XXXIII. To Phanomachus, do well (p. 141)
This is a longer, and somewhat different version of the chreia in which we hear “If I were not Alexander, I would want to be Diogenes,” and Diogenes replies that he too would want to be Diogenes. This is interesting, I don’t recall ever hearing about Diogenes gluing pages of a book together before.
I suppose that this is an allegorical denial of academic, superficial, or (for lack of a better word) “uppity” knowledge. So, Diogenes sits in his τρίβων, sitting in the sun, living his wisdom and with both his actions and his life he show the academic knowledge to be worthless.
XXXIV. To Olympias, do well (p. 143)
Diogenes here is arguing for the Cynic mode of life. Interestingly, he does not credit Antithenes and Socrates for his practice, but to Hera, Heracles, Odysseus: the gods and heroes of Greece.

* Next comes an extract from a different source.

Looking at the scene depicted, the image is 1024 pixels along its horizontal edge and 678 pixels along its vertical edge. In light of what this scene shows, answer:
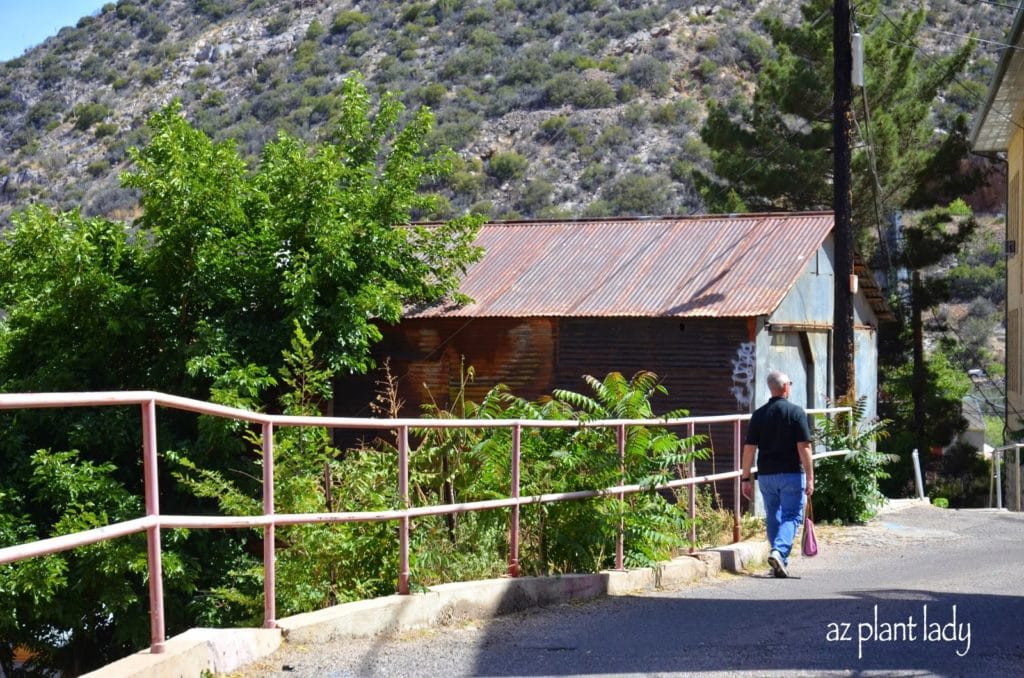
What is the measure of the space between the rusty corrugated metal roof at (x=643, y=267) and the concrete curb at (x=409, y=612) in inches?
333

It is very interesting to me, that the praxis of Cynicism require the most argument. The practice is a natural extension of the doctrine. You can’t assent to the second while denying the first. They are one and the same.
Yet, today (apparently) as then, the arguments are need to convince folks to do the thing. But just like the gluing of the book, the lived philosophy should be the argument, not the intellectual logic of the thing.
This is part of the Cynic Epistles Reading Plan.